Every company now and then needs to launch different marketing campaigns in order to improve their conversion rates. The goal of this project is to predict the customers who will accept campaigns.
Data has been collected from Kaggle.It consists of 2240 datapoints. Definition of different features is as fellow:
- AcceptedCmp1 - 1 if customer accepted the offer in the 1st campaign, 0 otherwise
- AcceptedCmp2 - 1 if customer accepted the offer in the 2nd campaign, 0 otherwise
- AcceptedCmp3 - 1 if customer accepted the offer in the 3rd campaign, 0 otherwise
- AcceptedCmp4 - 1 if customer accepted the offer in the 4th campaign, 0 otherwise
- AcceptedCmp5 - 1 if customer accepted the offer in the 5th campaign, 0 otherwise
- Response (target) - 1 if customer accepted the offer in the last campaign, 0 otherwise
- Complain - 1 if customer complained in the last 2 years
- DtCustomer - date of customer’s enrolment with the company
- Education - customer’s level of education
- Marital - customer’s marital status
- Kidhome - number of small children in customer’s household
- Teenhome - number of teenagers in customer’s household
- Income - customer’s yearly household income
- MntFishProducts - amount spent on fish products in the last 2 years
- MntMeatProducts - amount spent on meat products in the last 2 years
- MntFruits - amount spent on fruits products in the last 2 years
- MntSweetProducts - amount spent on sweet products in the last 2 years
- MntWines - amount spent on wine products in the last 2 years
- MntGoldProds - amount spent on gold products in the last 2 years
- NumDealsPurchases - number of purchases made with discount
- NumCatalogPurchases - number of purchases made using catalogue
- NumStorePurchases - number of purchases made directly in stores
- NumWebPurchases - number of purchases made through company’s web site
- NumWebVisitsMonth - number of visits to company’s web site in the last month
- Recency - number of days since the last purchase
All the features of dataset has been explored and cleaned. New features has been added and redundant were removed.
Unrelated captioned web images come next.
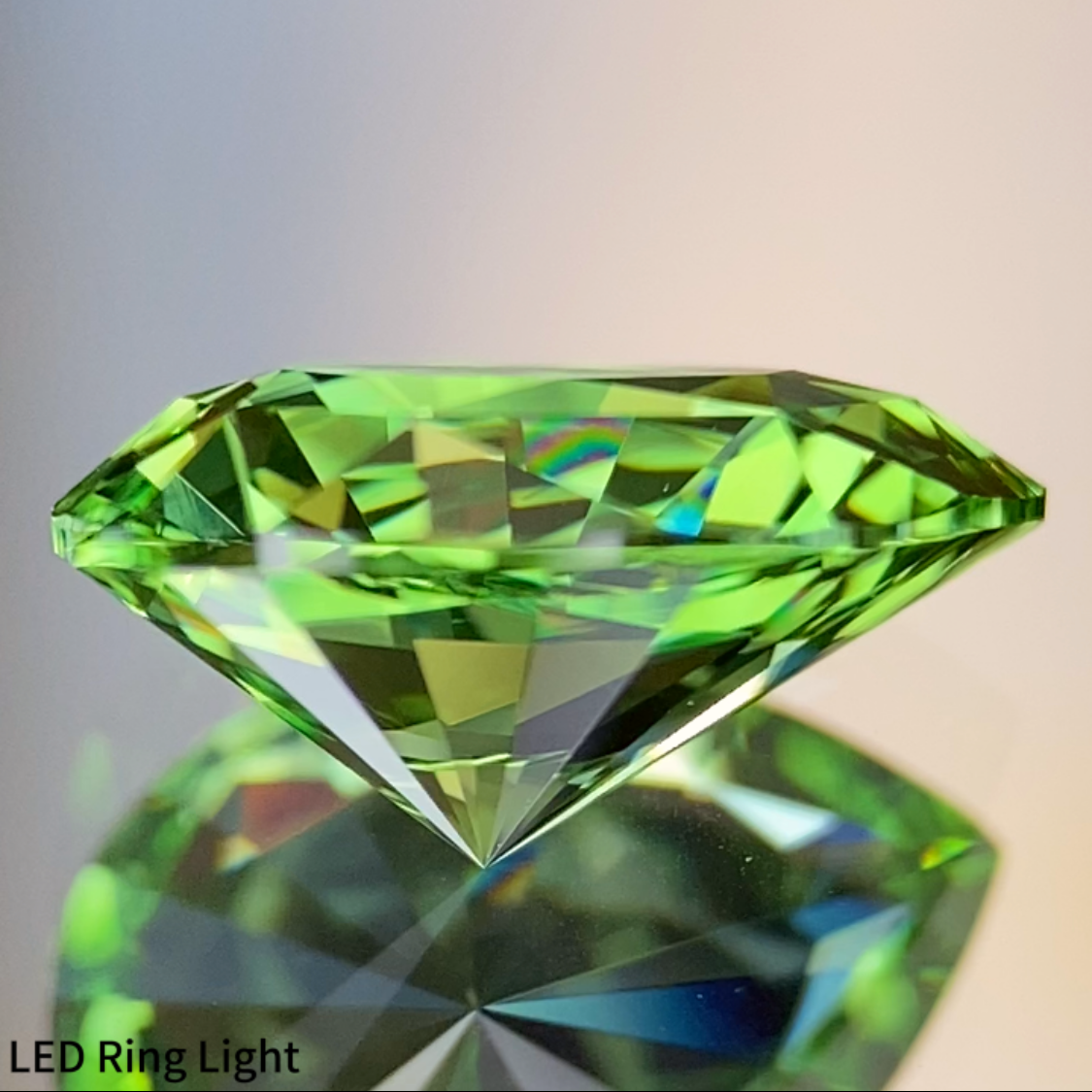 UV Change Tsavorite 2.058ct / Tanzania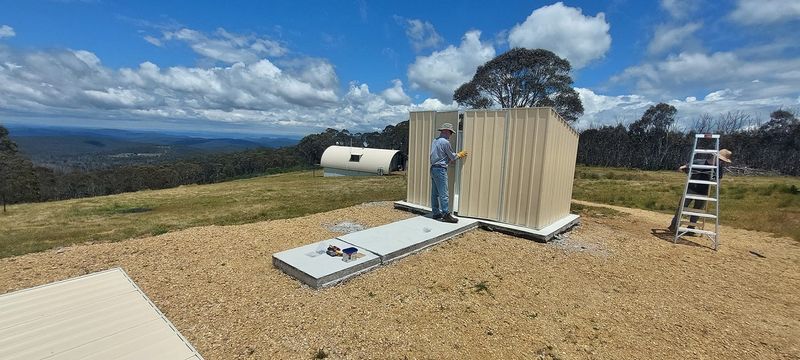 Assembling the shed for the 18 Goto Dobsonian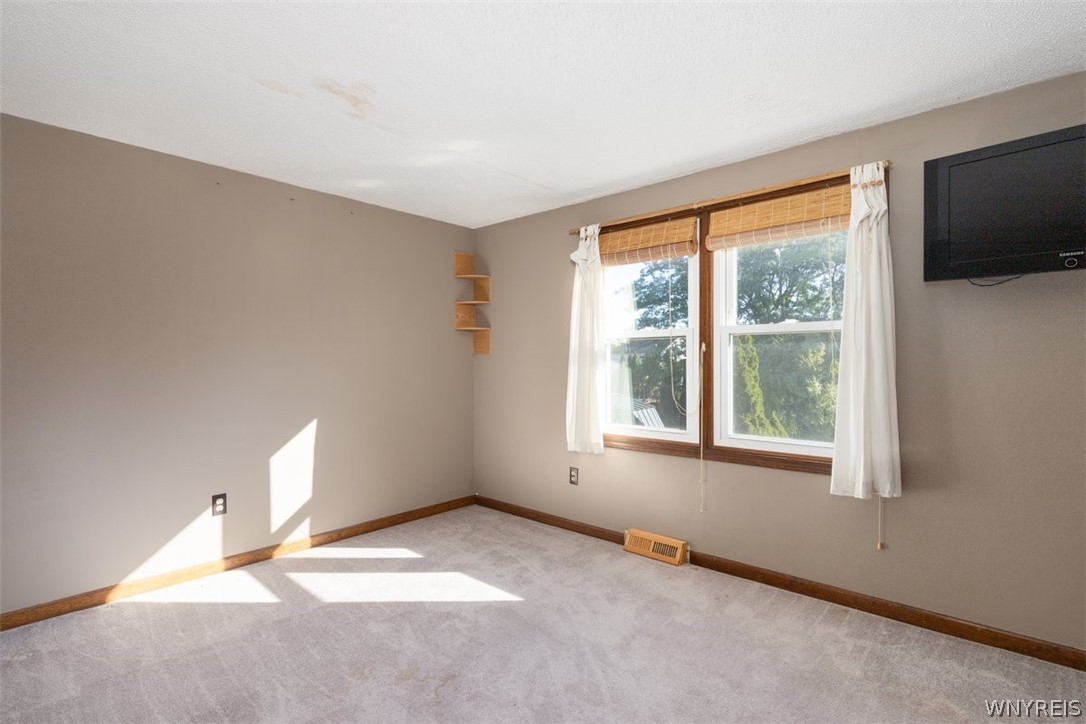 86 Pine Court North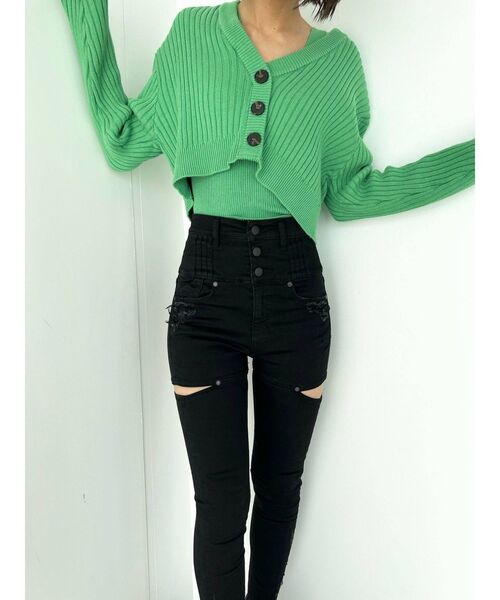EMODA(エモダ)の「サイドカットハイウエストパギンス(デニムパンツ・レディース・ブラック/ライトブルー・X-SMALL/SMALL/MEDIUM)」の4枚目の写真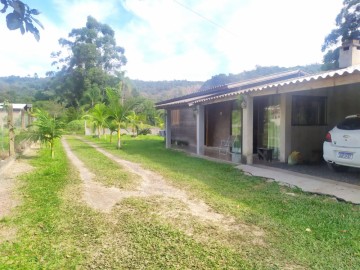 Casa no Morro Alto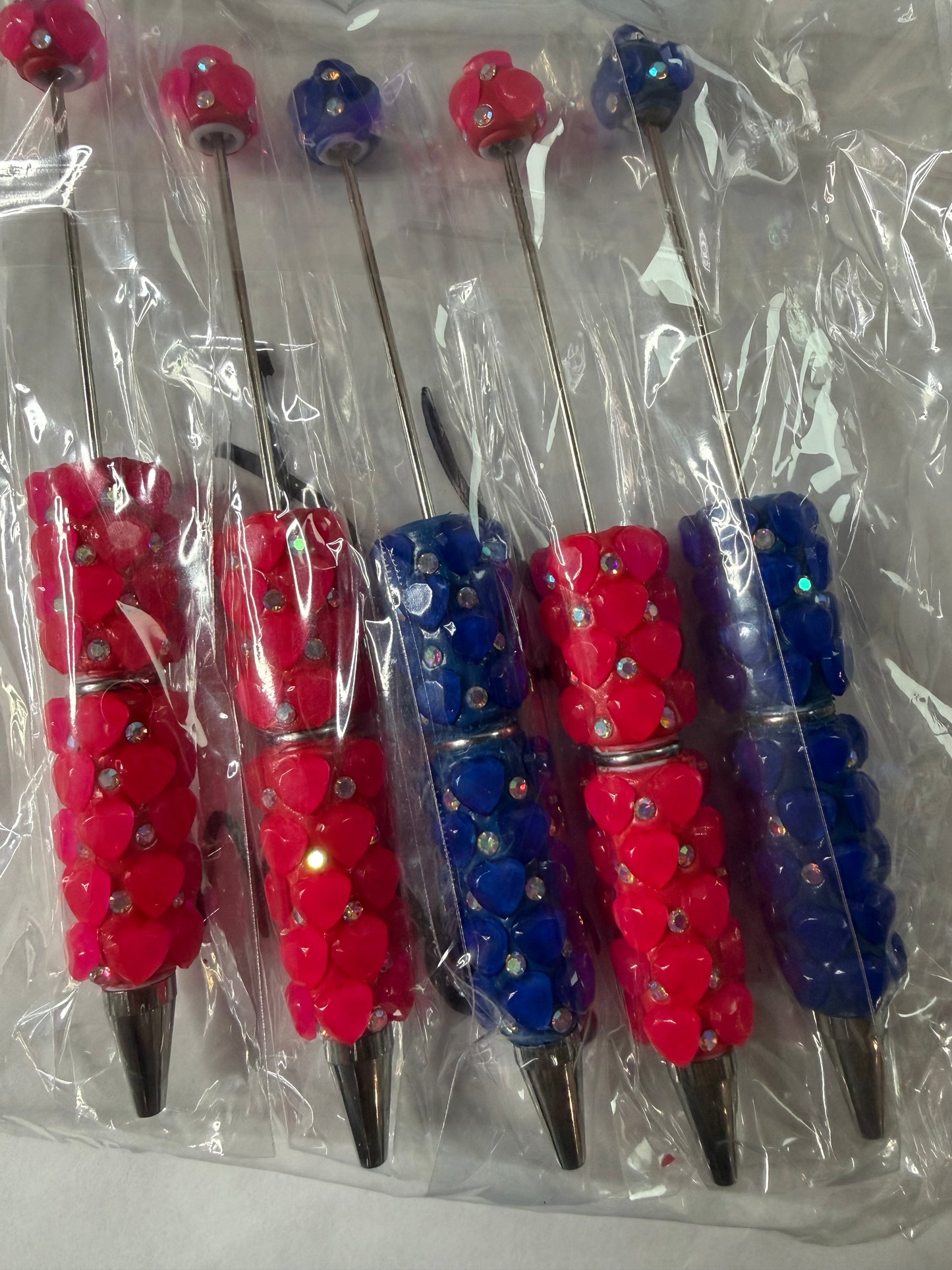 Beadable pen just the one Neon color hearts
Different models has been applied, logistic regression, random forest, decision tree, and KNN. Best performance was achieved with logistic regression using hyper parameters tuning and and without removing outliers.
Confidence Interval was built on best performed model(i.e. logistic regression with hyper parameters).
Lastly Unsupervised and supervised machined has been combined in order to get best outcome and get best target clusters for the analysis. From the anaylsis two clusters provided us best results. The best way to formulate any kind of campaigns is to use clusterig as a preprocessing and then classify it. After classification each company can decide which is most suitable strategy for each cluster. Next step can be to improve the models(use more advancecd modelels, e.g. random forest, decision tree) with clustering and classification.